INDIVIDUAL ARTICLE: Vehicle Matters: Triple Combo for Acne Vulgaris

November 2025 | Volume 24 | Issue 11 | 99181 | Copyright © November 2025


Published online October 31, 2025

Leon Kircik MD

Abstract
Although data suggest that antibiotic use by dermatologists is decreasing, our specialty still has the highest rates of oral antibiotic prescribing across all fields of medicine...
Although data suggest that antibiotic use by dermatologists is decreasing, our specialty still has the highest rates of oral antibiotic prescribing across all fields of medicine.1,2 In an era of intense concern about antibiotic resistance, the use of oral antibiotics in dermatology warrants careful consideration. However, the risk for resistance is just one of many potential consequences of systemic antibiotic use.

The negative and potentially prolonged impact of antibiotics on the microbiome is becoming increasingly evident.
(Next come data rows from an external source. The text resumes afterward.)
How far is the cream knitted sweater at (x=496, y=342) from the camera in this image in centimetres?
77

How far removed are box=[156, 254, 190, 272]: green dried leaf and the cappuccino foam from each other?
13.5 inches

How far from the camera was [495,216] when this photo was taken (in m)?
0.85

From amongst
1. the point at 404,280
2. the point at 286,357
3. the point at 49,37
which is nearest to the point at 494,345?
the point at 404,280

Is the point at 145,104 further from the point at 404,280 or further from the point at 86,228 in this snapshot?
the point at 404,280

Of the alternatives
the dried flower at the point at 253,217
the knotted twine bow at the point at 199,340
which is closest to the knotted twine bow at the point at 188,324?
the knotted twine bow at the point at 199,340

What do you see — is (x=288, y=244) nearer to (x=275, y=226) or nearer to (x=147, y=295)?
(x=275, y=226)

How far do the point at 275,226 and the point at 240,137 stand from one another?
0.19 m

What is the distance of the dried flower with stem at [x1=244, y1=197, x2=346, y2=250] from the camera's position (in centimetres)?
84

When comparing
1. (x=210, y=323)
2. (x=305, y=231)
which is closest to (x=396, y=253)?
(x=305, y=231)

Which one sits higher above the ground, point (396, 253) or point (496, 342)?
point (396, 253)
Research shows that the use of oral antibiotics reduces microbial diversity in the gut and may support an imbalance in microbial communities.3 Potential consequences of microbiome disruption are numerous and varied, ranging from increased risk for some chronic diseases to associations with certain cancers.4,5

Antibiotic use is linked to risk for Clostridium difficile infection (CDI)6 and impaired vaccine response.7 Additionally, antibiotic use is associated with risk for specific systemic side effects, including antibiotic-induced drug reaction with eosinophilia and systemic symptoms (DRESS) syndrome, Stevens-Johnson syndrome/toxic epidermal necrolysis, and acute generalized exanthematous pustulosis (AGEP), among others.8,9,10 These and other negative potential consequences of oral antibiotic use are outlined in the pages ahead. Importantly, this review emphasizes that detrimental effects of antibiotic use can develop even with short courses of oral treatment.
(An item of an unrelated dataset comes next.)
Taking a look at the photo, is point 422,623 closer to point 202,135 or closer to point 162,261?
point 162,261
For dermatology providers, awareness of these risks should inspire a reassessment of our antibiotic prescribing habits, particularly for acne, one of the diseases for which a significant proportion of oral antibiotics are prescribed. The latest guidelines of care for the management of acne note that use of narrow-spectrum oral antibiotics and the concomitant use of topical antimicrobials like benzoyl peroxide (BPO) and/or retinoids can reduce the risk for antibiotic resistance and decrease dependence on oral agents.11

With therapeutic developments in the topical space, it may be increasingly possible to avoid altogether the use of oral antibiotics to manage acne. In fact, a recent systematic review found that the topical triple-agent fixed-dose combination clindamycin phosphate 1.2%/adapalene 0.15%/benzoyl peroxide 3.1% gel was one of the most efficacious and safe treatments for moderate-to-severe acne.12 A different analysis focused on treatment response within the first four weeks showed that the triple-combination gel yielded greater acne lesion reductions and rates of treatment success than did dyad combinations. Notably, research shows that bacterial cultures repeatedly exposed to the combination of clindamycin and BPO did not develop antibiotic resistance, although exposure to clindamycin alone induced resistance.13 Therefore, the triple combination formulation can be expected to present little to no risk for antibiotic resistance.

The efficacy of the fixed-dose triple combination is once again evidence that formulation science matters and vehicles matter. The moisturizing gel formulation is indicated for once daily application for the management of acne in patients 12 and older. Providing three active ingredients in a once-daily application supports therapeutic adherence. Plus, the gel formulation is well tolerated.

The availability of a triple combination, fixed-dose topical treatment for moderate-to-severe acne provides clinicians the opportunity to treat acne without relying on oral antibiotics and risking their undesirable side effects. It is well past time for prescribers to reassess their dependence on systemic antibiotics and consider effective alternatives, particularly for acne.
Leon Kircik MD

Clinical Professor of Dermatology, Icahn School of Medicine at Mount Sinai, New York, NY; Adjunct Clinical Professor of Dermatology, Indiana University School of Medicine, Indianapolis, IN; Medical Director at Physicians Skin Care, PLLC Louisville, KY; DermResearch, PLLC Louisville, KY; and Skin Sciences, PLLC Louisville, KY.

DISCLOSURE

Leon Kircik MD has received compensation from JDD for his editorial support.